# A pattern 4 U



## Dayhiker (Mar 13, 2010)

I was fooling around on this rainy day, trying to come up with a new pattern. It doesn't look original but it is. It has a wide fork-top to accommodate 1" flat bands and a low fork. Small enough for a pocket, too. Don't know if I'll ever make it, but maybe somebody on here will?


----------



## USASlingshot (Feb 25, 2010)

nice design, i may have to give it a try


----------



## dgui (Jan 12, 2010)

Dayhiker said:


> I was fooling around on this rainy day, trying to come up with a new pattern. It doesn't look original but it is. It has a wide fork-top to accommodate 1" flat bands and a low fork. Small enough for a pocket, too. Don't know if I'll ever make it, but maybe somebody on here will?
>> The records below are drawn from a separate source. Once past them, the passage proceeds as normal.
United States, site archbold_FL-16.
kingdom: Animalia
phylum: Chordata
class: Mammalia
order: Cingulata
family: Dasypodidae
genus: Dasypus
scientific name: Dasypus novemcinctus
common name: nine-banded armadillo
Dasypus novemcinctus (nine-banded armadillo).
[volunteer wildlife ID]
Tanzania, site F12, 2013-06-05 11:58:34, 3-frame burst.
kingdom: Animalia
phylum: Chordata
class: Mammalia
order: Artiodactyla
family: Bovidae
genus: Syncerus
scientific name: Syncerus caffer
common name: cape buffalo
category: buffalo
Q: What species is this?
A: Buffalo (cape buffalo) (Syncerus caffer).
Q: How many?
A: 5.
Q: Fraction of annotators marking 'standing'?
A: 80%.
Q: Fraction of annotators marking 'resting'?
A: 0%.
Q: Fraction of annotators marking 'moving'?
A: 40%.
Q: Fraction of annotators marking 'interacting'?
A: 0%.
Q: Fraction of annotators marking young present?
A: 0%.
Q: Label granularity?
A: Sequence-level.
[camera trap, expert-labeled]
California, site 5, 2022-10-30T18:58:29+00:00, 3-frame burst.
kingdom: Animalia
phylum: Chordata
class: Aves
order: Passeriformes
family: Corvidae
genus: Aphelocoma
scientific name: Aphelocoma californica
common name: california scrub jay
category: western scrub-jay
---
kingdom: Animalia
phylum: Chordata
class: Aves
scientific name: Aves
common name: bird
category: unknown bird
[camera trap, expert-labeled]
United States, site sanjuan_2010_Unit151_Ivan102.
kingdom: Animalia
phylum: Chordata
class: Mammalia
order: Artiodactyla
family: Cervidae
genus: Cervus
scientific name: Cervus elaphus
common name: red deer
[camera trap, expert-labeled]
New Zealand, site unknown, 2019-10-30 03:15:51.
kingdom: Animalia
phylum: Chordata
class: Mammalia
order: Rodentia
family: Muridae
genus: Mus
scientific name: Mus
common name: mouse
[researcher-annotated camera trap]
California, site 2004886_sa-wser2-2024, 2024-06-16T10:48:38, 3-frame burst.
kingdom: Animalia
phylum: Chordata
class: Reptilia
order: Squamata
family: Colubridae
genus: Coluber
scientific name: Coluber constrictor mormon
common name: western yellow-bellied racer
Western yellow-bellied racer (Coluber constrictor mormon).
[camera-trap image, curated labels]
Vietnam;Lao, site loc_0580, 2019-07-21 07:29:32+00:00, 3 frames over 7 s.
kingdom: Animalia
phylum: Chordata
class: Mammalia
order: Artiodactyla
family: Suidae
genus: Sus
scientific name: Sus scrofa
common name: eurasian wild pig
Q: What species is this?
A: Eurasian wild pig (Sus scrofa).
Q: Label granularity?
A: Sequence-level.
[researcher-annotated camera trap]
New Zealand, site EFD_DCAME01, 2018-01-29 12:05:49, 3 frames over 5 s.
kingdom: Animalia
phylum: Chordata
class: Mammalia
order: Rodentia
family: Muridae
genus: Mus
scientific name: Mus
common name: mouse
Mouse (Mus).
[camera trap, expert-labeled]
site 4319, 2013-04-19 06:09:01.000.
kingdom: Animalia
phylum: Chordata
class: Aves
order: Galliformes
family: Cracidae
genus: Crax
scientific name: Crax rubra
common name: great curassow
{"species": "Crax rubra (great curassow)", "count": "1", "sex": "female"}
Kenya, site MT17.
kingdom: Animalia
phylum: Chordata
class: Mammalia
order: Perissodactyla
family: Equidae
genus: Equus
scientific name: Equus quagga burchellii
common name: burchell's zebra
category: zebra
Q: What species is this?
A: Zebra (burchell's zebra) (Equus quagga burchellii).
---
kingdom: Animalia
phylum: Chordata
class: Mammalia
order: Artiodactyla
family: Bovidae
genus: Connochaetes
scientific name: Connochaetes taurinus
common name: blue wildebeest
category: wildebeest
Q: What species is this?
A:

Is this the shooter your using now?


----------



## Dayhiker (Mar 13, 2010)

dgui said:


> I was fooling around on this rainy day, trying to come up with a new pattern. It doesn't look original but it is. It has a wide fork-top to accommodate 1" flat bands and a low fork. Small enough for a pocket, too. Don't know if I'll ever make it, but maybe somebody on here will?


Is this the shooter your using now?
[/quote]

No, it's the one I just threw away because of the cracks!


----------



## huey224 (Apr 12, 2010)

it looks like it has potential for a good shooter!


----------



## dnullify (Aug 3, 2010)

looks nice. Is that hand drawn?

here's mine: http://farm5.static.flickr.com/4102/4881823792_7354b38905_z.jpg

super wide through-fork. 
my first board cut, though i kind of botched it. gonna take a lot of sanding to make it symmetrical after a slight mishap with the jigsaw.


----------



## Sam (Jul 5, 2010)

That looks like a nice design for a full-blown ergo!


----------



## Dayhiker (Mar 13, 2010)

> Dnullify:
> looks nice. Is that hand drawn?


No, I use a cad program. Your design looks more promising, though.


----------



## Devoman (Oct 15, 2010)

Thanks for the plan! I made a few of these, the smaller ones for tubes and BBs and I scaled it up a bit for some bands, good thing I have big hands.


----------



## harpersgrace (Jan 28, 2010)

nice looking fork DH should be a fine shooter


----------



## Gib (Sep 21, 2010)

You know I love your designs dayhiker, I may need to whip one up


----------



## Gib (Sep 21, 2010)

So couldnt resist making another dayhiker design, This time instead of doing just a plain old boardcut I took a small branch of some sort of ironwood that grows native to my area, Split it down the middle and used each half to make a palmswell. The addition of the palmswell I find makes this design extremely confortable to hold especially with the scalloping done right where the handle meets the fork. This makes it very easy to wrap fingers around secure and snug. Stained dark walnut with 3 coats of semi gloss poly.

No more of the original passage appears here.